** Begin Available data **

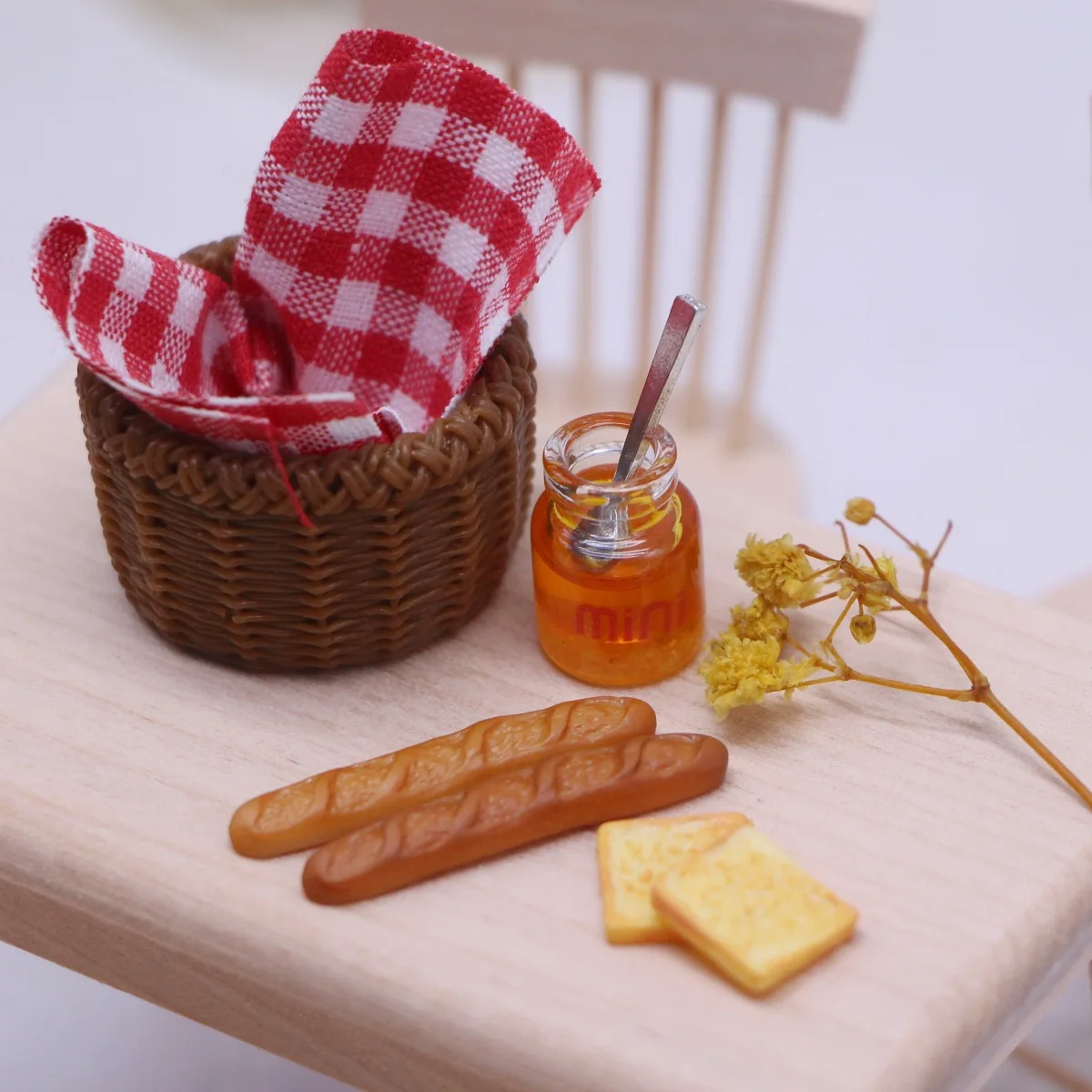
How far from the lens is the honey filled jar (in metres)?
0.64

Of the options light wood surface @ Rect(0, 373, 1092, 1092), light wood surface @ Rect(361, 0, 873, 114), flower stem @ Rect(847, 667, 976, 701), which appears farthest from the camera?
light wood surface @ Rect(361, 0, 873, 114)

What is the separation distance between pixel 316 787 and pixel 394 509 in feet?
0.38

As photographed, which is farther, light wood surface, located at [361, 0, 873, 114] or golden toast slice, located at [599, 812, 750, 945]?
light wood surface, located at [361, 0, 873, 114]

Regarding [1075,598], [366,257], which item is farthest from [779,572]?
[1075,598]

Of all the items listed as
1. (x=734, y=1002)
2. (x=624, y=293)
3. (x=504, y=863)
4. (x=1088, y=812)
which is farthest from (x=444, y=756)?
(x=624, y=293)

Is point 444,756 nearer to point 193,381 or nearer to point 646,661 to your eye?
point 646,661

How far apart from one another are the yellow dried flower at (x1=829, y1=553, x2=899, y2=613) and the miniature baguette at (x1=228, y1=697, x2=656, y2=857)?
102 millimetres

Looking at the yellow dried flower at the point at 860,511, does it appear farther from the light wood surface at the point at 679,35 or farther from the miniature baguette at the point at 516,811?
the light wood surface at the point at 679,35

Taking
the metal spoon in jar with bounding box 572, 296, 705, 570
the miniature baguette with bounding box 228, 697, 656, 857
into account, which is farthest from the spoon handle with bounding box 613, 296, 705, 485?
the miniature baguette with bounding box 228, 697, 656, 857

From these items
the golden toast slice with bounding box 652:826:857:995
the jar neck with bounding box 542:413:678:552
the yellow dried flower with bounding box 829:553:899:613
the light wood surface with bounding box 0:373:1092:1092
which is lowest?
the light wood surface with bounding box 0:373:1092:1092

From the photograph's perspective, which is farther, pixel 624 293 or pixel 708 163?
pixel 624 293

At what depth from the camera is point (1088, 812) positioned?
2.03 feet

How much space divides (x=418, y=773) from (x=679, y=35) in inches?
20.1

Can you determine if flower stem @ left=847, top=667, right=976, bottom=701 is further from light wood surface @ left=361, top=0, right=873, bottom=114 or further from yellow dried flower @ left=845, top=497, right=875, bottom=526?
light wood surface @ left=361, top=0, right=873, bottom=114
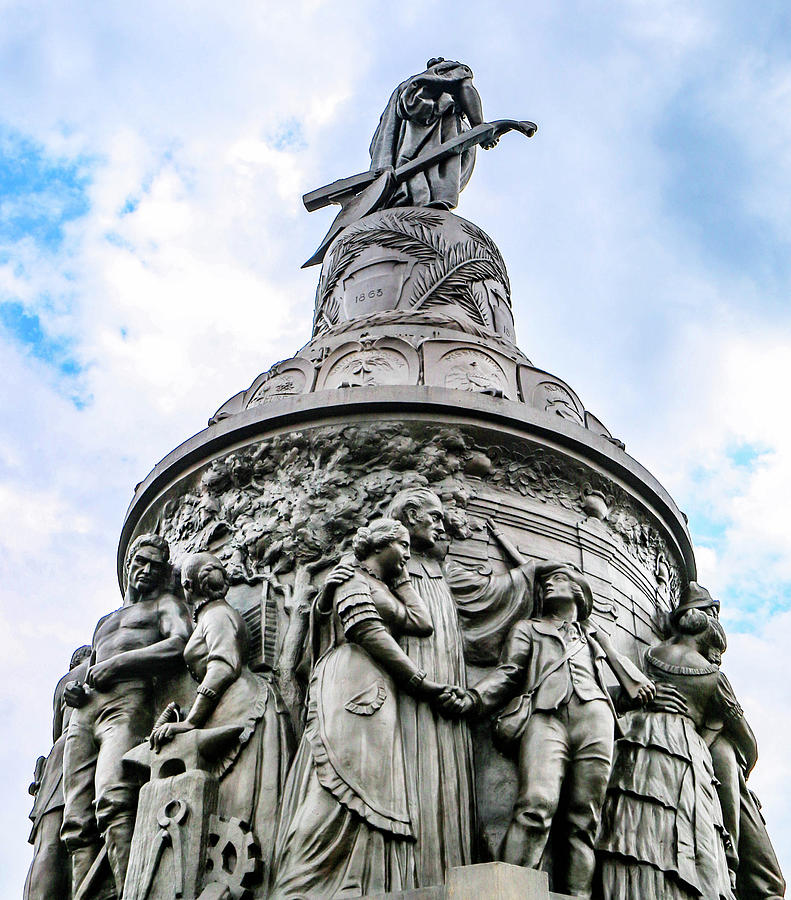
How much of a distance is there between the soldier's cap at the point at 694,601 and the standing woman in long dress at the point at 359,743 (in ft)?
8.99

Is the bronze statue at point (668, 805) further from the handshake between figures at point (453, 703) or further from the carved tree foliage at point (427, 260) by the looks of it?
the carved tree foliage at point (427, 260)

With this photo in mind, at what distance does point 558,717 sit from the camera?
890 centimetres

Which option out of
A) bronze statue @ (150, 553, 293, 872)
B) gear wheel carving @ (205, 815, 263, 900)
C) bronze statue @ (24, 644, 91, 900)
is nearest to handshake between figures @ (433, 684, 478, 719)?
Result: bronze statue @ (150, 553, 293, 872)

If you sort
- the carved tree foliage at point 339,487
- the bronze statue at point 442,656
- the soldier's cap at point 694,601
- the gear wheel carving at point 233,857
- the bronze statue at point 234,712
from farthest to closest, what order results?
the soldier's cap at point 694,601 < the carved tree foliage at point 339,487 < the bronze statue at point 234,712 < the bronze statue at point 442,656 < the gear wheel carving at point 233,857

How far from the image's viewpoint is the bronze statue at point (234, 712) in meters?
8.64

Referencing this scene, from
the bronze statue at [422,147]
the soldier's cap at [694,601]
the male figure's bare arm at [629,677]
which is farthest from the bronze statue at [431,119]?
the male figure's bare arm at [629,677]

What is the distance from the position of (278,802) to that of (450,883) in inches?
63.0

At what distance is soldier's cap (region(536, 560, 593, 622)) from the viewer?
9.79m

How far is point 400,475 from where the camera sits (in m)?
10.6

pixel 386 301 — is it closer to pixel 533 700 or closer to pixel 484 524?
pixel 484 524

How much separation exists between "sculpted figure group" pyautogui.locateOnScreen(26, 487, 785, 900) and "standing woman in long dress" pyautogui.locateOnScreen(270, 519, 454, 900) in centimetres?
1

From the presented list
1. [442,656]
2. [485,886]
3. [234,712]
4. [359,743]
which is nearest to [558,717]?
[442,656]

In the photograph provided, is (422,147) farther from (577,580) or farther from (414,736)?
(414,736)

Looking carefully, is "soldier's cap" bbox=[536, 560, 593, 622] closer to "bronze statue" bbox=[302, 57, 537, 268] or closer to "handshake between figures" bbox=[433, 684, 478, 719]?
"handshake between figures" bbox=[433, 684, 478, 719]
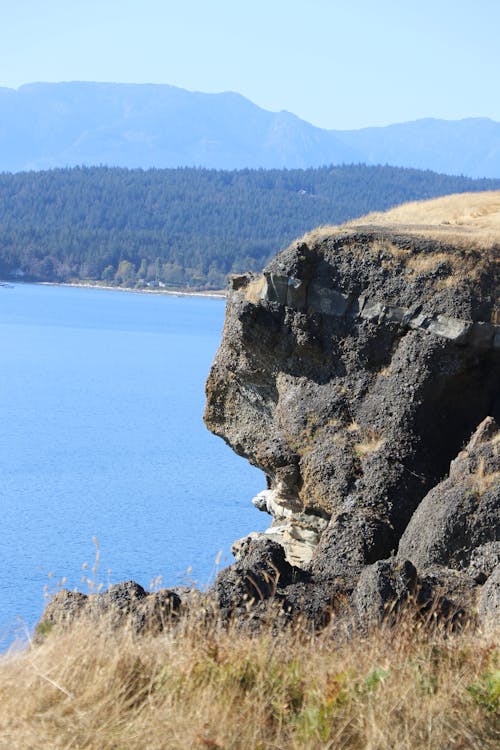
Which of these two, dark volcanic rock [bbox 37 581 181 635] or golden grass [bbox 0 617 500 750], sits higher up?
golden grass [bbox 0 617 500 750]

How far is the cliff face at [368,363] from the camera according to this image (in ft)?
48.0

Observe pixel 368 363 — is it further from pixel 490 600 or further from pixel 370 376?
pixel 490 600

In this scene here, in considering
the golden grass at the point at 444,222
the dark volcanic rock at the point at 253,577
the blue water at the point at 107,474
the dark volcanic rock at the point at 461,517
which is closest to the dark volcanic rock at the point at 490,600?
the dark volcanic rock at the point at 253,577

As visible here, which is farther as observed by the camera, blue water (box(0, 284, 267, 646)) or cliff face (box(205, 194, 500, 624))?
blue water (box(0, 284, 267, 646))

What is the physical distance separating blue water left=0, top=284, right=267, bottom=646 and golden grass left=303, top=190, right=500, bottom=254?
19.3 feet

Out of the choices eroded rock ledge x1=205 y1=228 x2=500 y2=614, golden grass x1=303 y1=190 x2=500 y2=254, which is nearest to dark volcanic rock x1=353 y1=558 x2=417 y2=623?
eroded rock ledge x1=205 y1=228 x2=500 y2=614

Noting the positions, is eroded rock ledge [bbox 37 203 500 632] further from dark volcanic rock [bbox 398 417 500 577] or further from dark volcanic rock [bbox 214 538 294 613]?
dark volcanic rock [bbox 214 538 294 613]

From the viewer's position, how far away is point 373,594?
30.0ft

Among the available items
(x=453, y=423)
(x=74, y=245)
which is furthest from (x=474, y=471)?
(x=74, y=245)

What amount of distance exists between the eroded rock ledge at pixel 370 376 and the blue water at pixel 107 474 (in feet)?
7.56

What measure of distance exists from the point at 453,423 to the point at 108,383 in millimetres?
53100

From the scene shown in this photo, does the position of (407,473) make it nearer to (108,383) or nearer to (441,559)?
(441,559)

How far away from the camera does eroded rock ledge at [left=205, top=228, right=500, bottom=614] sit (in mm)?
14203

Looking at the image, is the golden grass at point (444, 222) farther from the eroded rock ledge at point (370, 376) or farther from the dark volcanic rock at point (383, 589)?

** End Available data **

*Instruction:* Copy the entries word for word, from the line containing "What is the physical" through the end of the entries.

*Exercise solution:*
What is the physical distance separating blue water left=0, top=284, right=267, bottom=646 and golden grass left=303, top=190, right=500, bottom=254?
19.3 feet

Out of the choices eroded rock ledge x1=205 y1=228 x2=500 y2=614, golden grass x1=303 y1=190 x2=500 y2=254, which is nearest to dark volcanic rock x1=353 y1=558 x2=417 y2=623?
eroded rock ledge x1=205 y1=228 x2=500 y2=614

Noting the positions, is eroded rock ledge [bbox 37 203 500 632] further from dark volcanic rock [bbox 398 417 500 577] or further from dark volcanic rock [bbox 214 538 294 613]?
dark volcanic rock [bbox 214 538 294 613]

From the viewer's position, how far away is point 373,594?
30.0ft

Among the available items
(x=453, y=423)
(x=74, y=245)
which is furthest from (x=474, y=471)?
(x=74, y=245)

What amount of distance exists between the eroded rock ledge at pixel 370 376 and the blue water at pixel 107 474 (in feet)?
7.56

What measure of distance exists from the point at 453,423 to the point at 108,383 in millimetres?
53100

From the scene shown in this photo, does the position of (407,473) make it nearer to (108,383) or nearer to (441,559)?
(441,559)

How far away from the camera does eroded rock ledge at [left=205, top=228, right=500, bottom=614] sit (in mm)?
14203

Looking at the image, is the golden grass at point (444, 222) farther from the eroded rock ledge at point (370, 376) or farther from the dark volcanic rock at point (383, 589)?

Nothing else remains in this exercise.